Tate Liverpool Second floor galleries
11 April – 13 August 2006
Tate Liverpool is the first of four European venues to present an exhibition that celebrates the 100th anniversary of Marie-Louise von Motesiczky's birth. Widely acclaimed as one of the most talented and original artists of her era, several major museums (including Tate) have collected fine examples of Motesiczky's work. Despite this, she still remains relatively unknown. This exhibition provides an opportunity to discover a highly talented woman artist of the 20th century, whose remarkable work illuminates the troubled history of her times.
The exhibition provides a survey of Motesiczky's most powerful work from the 1920s–1990s. The exhibition will present 60 paintings and a number of drawings, and will explore the transition from her hard-edged realist style of the twenties to the poetic realism of her later work. Motesiczky is particularly known for her portraits, including compelling self-portraits and a moving series devoted to her ageing mother recording her decline. Related to her portraits are her figurative 'fantasy paintings', dream-like compositions which formed a significant part of her work in 1950s and 1960s. These magical visions blur fantasy and reality in a complex personal allegory. Motesiczky painted intimate still-lives and poetic landscapes throughout her entire career.

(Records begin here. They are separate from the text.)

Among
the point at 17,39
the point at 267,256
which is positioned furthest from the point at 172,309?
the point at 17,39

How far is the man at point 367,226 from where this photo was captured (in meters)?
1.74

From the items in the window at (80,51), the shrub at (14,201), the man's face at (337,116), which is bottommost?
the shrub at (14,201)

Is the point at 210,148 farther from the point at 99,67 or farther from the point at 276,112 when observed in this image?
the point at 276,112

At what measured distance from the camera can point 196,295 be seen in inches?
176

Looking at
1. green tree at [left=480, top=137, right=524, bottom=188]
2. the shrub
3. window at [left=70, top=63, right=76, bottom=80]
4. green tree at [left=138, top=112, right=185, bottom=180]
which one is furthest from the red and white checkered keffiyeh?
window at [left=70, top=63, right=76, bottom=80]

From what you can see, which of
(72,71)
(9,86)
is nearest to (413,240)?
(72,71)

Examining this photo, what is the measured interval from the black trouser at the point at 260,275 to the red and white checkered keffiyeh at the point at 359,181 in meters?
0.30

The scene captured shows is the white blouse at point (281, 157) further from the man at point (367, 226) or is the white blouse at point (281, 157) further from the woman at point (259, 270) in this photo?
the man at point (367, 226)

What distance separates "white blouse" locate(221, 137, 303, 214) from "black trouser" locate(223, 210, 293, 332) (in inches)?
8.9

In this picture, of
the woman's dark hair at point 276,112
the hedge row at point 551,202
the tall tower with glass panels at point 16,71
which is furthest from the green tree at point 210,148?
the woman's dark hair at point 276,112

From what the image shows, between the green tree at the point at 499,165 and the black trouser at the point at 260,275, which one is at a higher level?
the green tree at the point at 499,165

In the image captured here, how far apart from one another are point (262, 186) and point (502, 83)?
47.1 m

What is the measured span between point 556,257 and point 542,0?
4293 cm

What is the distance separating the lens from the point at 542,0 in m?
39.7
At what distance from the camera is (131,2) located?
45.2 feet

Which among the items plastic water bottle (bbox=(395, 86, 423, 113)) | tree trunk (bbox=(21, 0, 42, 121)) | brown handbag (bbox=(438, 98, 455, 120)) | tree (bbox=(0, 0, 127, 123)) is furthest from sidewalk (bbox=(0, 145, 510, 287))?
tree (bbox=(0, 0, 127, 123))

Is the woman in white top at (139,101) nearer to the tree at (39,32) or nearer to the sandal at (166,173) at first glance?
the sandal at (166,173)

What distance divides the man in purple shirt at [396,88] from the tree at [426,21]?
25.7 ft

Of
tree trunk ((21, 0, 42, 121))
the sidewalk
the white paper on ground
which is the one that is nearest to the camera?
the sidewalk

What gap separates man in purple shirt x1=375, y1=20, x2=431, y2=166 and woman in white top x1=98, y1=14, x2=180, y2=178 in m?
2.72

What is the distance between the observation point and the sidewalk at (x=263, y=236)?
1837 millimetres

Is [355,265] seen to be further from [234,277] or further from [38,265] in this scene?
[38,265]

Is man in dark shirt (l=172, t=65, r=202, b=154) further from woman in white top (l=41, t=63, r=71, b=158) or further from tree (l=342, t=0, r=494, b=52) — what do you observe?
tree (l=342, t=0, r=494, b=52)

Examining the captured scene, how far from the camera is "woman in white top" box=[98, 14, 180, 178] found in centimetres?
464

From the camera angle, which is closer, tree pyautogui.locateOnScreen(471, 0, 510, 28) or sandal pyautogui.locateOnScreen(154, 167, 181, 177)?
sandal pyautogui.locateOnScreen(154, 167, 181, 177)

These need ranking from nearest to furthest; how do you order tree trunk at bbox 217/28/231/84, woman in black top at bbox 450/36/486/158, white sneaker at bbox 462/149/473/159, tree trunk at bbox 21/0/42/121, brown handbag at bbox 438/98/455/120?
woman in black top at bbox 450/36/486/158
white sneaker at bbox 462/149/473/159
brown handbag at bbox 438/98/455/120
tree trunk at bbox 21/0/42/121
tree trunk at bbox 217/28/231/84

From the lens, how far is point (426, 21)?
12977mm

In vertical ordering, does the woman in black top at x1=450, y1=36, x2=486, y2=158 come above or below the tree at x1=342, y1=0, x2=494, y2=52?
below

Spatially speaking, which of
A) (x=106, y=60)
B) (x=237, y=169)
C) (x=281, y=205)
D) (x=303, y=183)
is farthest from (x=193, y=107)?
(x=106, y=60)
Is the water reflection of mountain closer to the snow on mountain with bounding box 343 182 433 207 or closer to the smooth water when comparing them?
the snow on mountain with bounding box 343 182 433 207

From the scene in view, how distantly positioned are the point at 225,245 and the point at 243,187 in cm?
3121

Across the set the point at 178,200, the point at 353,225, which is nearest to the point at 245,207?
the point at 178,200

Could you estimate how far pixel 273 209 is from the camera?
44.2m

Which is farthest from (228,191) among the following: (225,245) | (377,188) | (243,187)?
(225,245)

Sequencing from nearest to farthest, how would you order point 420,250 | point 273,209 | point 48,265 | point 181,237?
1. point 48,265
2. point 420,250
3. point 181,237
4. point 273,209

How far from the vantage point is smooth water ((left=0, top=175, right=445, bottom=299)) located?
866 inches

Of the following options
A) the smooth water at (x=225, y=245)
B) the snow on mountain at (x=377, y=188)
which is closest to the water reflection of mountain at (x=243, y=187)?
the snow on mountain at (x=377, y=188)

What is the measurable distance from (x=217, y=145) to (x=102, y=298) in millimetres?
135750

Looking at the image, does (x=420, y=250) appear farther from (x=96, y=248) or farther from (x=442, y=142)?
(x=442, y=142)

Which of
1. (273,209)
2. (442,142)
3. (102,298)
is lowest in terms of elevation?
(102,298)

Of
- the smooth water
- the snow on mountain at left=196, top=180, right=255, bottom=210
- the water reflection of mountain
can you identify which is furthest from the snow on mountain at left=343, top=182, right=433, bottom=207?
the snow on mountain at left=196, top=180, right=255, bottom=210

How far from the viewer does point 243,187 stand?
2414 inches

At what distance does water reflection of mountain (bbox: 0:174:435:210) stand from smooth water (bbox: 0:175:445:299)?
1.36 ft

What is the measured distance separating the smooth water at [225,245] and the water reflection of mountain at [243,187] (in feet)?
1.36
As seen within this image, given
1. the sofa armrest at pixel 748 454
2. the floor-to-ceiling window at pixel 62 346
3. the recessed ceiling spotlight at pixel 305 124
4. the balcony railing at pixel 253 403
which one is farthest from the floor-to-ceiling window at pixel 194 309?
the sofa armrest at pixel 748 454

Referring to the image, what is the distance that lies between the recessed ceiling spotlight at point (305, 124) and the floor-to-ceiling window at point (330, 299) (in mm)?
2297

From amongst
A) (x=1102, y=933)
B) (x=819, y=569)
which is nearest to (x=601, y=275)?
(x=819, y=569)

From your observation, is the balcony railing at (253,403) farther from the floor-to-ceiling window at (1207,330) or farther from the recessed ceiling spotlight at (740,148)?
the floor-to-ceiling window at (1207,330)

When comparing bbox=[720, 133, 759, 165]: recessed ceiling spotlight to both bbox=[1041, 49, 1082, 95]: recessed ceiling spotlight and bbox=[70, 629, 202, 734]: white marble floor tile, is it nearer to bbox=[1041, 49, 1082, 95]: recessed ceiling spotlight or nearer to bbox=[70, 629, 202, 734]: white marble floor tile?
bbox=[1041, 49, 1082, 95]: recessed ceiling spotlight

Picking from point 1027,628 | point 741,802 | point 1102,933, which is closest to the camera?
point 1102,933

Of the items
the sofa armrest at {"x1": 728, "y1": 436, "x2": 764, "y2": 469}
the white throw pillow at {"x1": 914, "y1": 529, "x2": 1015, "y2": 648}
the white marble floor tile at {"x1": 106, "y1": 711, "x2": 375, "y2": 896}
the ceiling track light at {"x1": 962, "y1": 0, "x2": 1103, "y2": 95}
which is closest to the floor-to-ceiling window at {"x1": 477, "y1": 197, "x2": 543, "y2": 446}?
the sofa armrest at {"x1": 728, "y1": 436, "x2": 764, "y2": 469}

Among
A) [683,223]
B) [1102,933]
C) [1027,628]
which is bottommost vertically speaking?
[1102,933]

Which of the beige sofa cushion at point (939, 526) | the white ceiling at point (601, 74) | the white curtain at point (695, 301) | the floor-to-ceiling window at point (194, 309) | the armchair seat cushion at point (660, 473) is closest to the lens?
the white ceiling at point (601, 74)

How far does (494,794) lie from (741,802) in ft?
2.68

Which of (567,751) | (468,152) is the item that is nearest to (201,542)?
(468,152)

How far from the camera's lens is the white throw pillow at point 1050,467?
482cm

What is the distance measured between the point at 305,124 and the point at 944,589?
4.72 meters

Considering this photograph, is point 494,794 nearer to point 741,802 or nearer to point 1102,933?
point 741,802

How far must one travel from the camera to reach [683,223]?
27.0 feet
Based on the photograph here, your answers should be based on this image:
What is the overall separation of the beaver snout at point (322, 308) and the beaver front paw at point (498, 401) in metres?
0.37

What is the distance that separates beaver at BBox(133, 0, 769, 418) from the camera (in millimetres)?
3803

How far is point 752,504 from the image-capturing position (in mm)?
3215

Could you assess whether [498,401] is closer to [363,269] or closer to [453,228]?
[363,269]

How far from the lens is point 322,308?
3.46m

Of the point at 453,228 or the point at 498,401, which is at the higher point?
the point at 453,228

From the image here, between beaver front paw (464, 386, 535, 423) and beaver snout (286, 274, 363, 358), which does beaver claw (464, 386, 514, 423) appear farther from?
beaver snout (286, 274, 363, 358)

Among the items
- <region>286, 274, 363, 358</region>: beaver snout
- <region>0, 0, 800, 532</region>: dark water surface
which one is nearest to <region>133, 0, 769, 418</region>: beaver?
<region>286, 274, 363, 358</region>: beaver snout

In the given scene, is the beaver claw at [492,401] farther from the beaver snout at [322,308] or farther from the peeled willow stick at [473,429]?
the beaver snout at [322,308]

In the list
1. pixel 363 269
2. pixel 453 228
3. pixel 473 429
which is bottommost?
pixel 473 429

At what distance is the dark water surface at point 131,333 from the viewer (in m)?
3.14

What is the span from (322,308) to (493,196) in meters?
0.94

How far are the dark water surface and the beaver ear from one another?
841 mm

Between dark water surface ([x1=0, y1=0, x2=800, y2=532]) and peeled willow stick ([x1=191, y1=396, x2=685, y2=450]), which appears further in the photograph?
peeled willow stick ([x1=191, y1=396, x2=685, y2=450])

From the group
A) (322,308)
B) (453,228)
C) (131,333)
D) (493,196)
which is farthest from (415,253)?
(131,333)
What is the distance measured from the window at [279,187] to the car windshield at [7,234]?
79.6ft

Marie-Louise von Motesiczky was born in Vienna in 1906 into a wealthy and distinguished Jewish family - her grandmother was one of Sigmund Freud's earliest patients. As a young woman, she studied at the Städel art school in Frankfurt with Max Beckmann, a life-long friend and mentor. When the Nazis marched into Vienna in 1938, Motesiczky fled with her mother, first to Holland, then Switzerland, finally arriving in England in 1939. Her brother Karl remained in Austria, where he sheltered Jewish friends. In 1943 he was sent to Auschwitz, where he died. In England, Motesiczky lived and worked in a highly gifted community of exiled artists.
The exhibition will tour from Tate Liverpool to Museum Giersch, Frankfurt (September 2006 - January 2007), Wien Museum, Vienna (March – June 2007) and finally Southampton City Art Gallery (September – December 2007).
The exhibition has been organised in collaboration with the Marie-Louise von Motesiczky Charitable Trust.